ON A MONDAY MORNING in mid-June, Judith can be found in the conference room, where the weekly editorial meeting of Phoenix Books is taking place around a long oval table, with yellow legal pads, sharpened pencils, and Styrofoam cups of coffee at the ready. This is where Dolores Lawson finds her and, after knocking on the door and interrupting a heated discussion about a book proposal on a recently deceased film director, hands her a note with the words “URGENT PHONE CALL” written on it in neat capital letters. Judith nods at Dolores and gestures that she’ll come out and take the call.

“I don’t see that many copies,” Steven, the company’s bearded wunderkind marketing director, is saying. “I see thousands of books coming back if we were to begin to print anywhere near that number of copies.”

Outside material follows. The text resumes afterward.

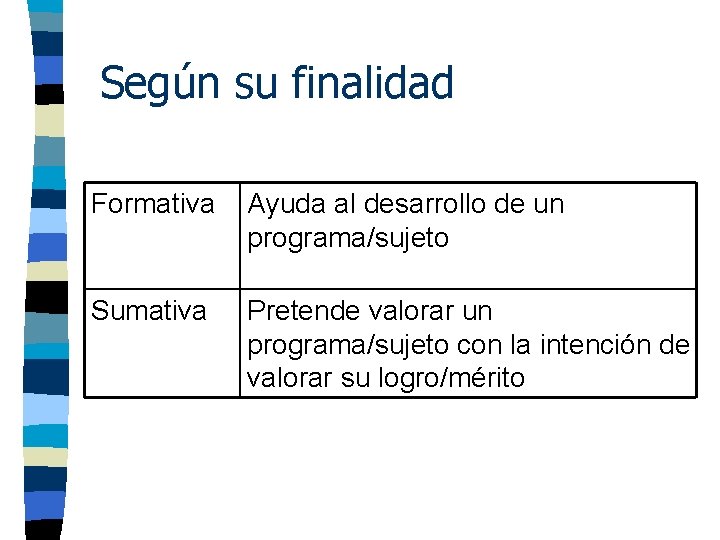 Según su finalidad

| Formativa | Ayuda al desarrollo de un programa/sujeto |
|---|---|
| Sumativa | Pretende valorar un programa/sujeto con la intención de valorar su logro/mérito |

“Excuse me,” Judith says, pushing her chair back from the table. Her shoulder bag, which she has hung from the chair, falls to the floor. Katrina, who is sitting on her right, her trademark perfume wafting its green scent through the room (causing Judith to wonder irritably, not for the first time, why anyone would want to smell like a freshly cut lawn), looks up from her doodling.

“Auf Wiedersehen,” she says blackly. Katrina is fluent in several languages, having spent much of her childhood in foreign schools as the daughter of a diplomat.

“He’s a cult figure, for God’s sake,” Steven is continuing. “And not even an American cult figure! Most of the country hasn’t heard of him.”

“No one ever went broke underestimating the intelligence of the American people, isn’t that right, Steve?”

“I don’t know about that, Cal,” the marketing director says, rubbing the side of his face thoughtfully. “I just know this one doesn’t feel that big to me. I can’t see us getting in an auction and losing our cool over it, put it that way.”

“Mencken,” Katrina says dryly. “If you’re going to quote Mencken at Steve, Cal, at least give him credit.”

Cal Anderson—the Cal was short for Robert (the nickname didn’t make sense to Judith, the only other person she had ever heard of with this same bewildering nickname was Robert Lowell)—gives a brief, weary smile. He and Katrina, editorial director and senior editor, respectively, considered themselves to be the standard-bearers of high culture in an increasingly lowbrow industry and as such were given to competitive attributions of great sayings and esoteric phrases.

“Excuse me,” Judith says again, standing behind her chair. “I’ve got to take this call. I just want to say that I liked it, for whatever it’s worth. I thought it got into the granular details of moviemaking in a way I hadn’t read before. The agent sent it to me on an exclusive and I promised I’d let her know by the end of the day.”

“Granular.” She had chosen the word deliberately, just to keep them on their toes.

“I read it,” Elaina says, and then pauses.

Shit. Leave it to Elaina to pick this moment to weigh in with her usual defeatist opinion.